# Kaynaktan alıntı
<<<<

Ankara dayanışmasının çağrısı ile Güvenpark`ta, DİSK, KESK, TTB, TMMOB, İHD, ÇHD ve demokratik kitle örgütlerinin katılımı Van‘dan Ankara‘ya yürüyüş başlatan depremzedelerle dayanışma amacıyla bir basın açıklaması düzenledi.
Hazırlanan ortak basın açıklamasını Harun Çakmak okudu;
23 Ekim 2011 tarihinde gerçekleşen Van Depremi, -gerçek rakamlar çok daha fazla olsa da- resmi rakamlara göre 644 ölü, binlerce yaralı ve bütün bir şehrin ve bazı ilçelerin büyük oranda yıkılması ve onbinlerce insanın evsiz kalmasıyla sonuçlandı. Aradan 3 yıla yakın bir zaman geçti. Bu üç yıl boyunca yaşananlar, depremden çok devletin öldürdüğü gerçeğini birkez daha gösterdi bizlere.
Daha çok rant sağlama ve insan hayatına değer vermeyen devlet aklının yarattığı çarpık kentleşme ve güvenliksiz yapılar sonucu bine yakın insanımızın ölmesinde doğrudan sorumluluğu olan devlet, bu üc yıl içerisinde de aynı sorumsuz politikalarını sürdürmeye devam etti.
Çünkü onun için insan hayatının hiçbir önemi yoktu. Hele ki bu insanlar, tarih boyunca düşman algısıyla yaklaşılmış Kürtler ise hiç yoktu. O dönem deprem haberlerinin ulusal medyada veriliş biçimine bakmak bile bu gerçeği görmek için yeterliydi. Bir spiker ‘Her ne kadar doğu`da ve Van`da olmuşsa da…` diye başladı deprem haberlerine. Bir başkası ‘…Hem bu devletin askerine, polisine taş atıp, kurşun sıkacaksın; hem de yardım bekleyeceksin…` diyebilecek kadar fütursuzlaşabildi. Sistemin onlarca yıldır sürdürdüğü ırkçı-şoven politikaların dışa vurumu olan bu yaklaşımlar aynı zamanda devletin bakışını da özetliyordu.
Vanlı depremzedeler o günden bu yana hem yaralarını sarmaya, hem de devletin önlerine çıkardığı engelleri aşmaya çalışıyorlar. O dönem neler olduğunu kısaca hatırlayalım.
Arama – kurtarma teklifinde bulunan birçok ülkenin ardım teklifi reddedildi. Oysa bunun için yeterli kadro ve ekipman yoktu. Kurtarma faaliyetlerinin yetersizliğinden dolayı birçok insan öldü.

>>>>

# Verilen bilgiler
<<<<

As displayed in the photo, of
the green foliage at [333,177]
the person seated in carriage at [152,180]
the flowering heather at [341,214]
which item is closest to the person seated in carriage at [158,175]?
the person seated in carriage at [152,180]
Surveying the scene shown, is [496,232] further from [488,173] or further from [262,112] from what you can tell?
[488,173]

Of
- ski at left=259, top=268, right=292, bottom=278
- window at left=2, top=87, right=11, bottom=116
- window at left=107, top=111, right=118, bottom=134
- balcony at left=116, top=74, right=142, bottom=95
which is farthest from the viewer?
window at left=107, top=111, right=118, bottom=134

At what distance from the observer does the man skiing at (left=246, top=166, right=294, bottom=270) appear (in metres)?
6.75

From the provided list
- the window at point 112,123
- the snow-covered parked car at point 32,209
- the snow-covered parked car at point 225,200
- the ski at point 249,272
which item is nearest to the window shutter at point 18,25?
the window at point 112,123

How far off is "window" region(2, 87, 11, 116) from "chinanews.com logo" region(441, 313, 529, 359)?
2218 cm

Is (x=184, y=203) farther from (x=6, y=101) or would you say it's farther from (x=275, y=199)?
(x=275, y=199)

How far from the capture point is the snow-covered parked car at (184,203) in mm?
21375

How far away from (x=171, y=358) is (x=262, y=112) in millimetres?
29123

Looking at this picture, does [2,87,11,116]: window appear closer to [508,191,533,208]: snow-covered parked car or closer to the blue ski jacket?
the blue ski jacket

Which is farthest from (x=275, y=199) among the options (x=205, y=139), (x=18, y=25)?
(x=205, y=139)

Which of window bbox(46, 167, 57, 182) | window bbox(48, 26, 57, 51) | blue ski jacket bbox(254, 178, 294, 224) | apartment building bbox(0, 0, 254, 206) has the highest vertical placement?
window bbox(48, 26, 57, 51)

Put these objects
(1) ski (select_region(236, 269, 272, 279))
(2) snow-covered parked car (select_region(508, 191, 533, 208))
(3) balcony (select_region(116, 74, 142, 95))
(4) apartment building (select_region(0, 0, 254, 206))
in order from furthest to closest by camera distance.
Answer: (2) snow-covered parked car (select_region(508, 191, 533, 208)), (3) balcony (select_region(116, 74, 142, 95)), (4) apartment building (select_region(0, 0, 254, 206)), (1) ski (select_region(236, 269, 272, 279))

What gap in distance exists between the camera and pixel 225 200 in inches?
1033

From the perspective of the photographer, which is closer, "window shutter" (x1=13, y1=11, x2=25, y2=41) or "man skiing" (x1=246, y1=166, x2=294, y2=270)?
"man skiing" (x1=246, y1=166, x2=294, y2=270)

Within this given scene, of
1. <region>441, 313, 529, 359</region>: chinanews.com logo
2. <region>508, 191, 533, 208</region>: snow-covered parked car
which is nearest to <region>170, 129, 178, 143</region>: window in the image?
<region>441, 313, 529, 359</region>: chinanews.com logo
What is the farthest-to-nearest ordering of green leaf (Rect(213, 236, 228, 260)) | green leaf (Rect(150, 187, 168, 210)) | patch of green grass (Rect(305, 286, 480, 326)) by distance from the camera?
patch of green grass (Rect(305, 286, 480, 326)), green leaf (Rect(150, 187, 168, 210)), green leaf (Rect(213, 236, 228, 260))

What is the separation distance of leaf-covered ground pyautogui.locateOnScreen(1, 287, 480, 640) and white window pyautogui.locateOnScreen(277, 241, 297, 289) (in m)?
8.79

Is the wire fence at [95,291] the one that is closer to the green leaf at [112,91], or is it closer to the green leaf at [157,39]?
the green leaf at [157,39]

>>>>

# Çalışma talimatları
1 > Van depremiyle ilgili basın açıklamasına göre depremde resmi rakamlarla kaç kişi öldü?
2 > Van depremiyle ilgili basın açıklamasını kaldığı yerden sürdürün.

# Sıralı yanıtlar
1 > Resmi rakamlara göre 644 kişi öldü.

2 >
Birinci derecede deprem bölgesi olmasına rağmen ilde yeterli bir hazırlık ve malzeme yoktu. Acilen sağlanması gereken ilaç, sağlık ekibi, yiyecek, çadır vb. ihtiyaçlar zamanında sağlanmadı. Van halkı deprem sonrası bastıran kış koşullarında da sağlıklı ve insanca yaşanabilir koşullardan uzak kaldılar. Depremin sonuçları kadar kış koşullarının sonuçlarıyla da mücadele etmek zorunda kaldılar. Isınma ihtiyaçları bile karşılanmadı. Çadır kentlerde çıkan yangınlarda çocuklar ölmeye devam ettiler.
Ulusal ve uluslar arası boyutta toplanan yardımlar Van halkına ulaştırılmadı. Eğer ulaştırılmış olsaydı bugün yaşanmaya devam eden sorunların en azından bir kısmı olmayacaktı. Bunun yerine başka alanlarda kullanıldı. Halka doğrudan yardım ulaştırmak isteyen kişi ve kurumlar engellendi. Belediye üzerinden yapılan yardımlarda bile zorluklar çıkarıldı. Yerel yönetimler tümden devreden çıkarılarak her şey valilik üzerinden yürütüldü. Tepki gösteren depremzedelere gaz bombalarıyla saldırılan sahnelere şahit olduk.
Dünyanın neresinde olursa olsun böylesine büyük bir felaketi yaşamış bölge Afet Bölgesi ilan edilirdi, ancak Van Afet Bölgesi ilan edilmedi. Eğer edilmiş olsaydı barınma dahil birçok sorun devlet tarafından bedelsiz olarak karşılanmak zorunda kalacaktı.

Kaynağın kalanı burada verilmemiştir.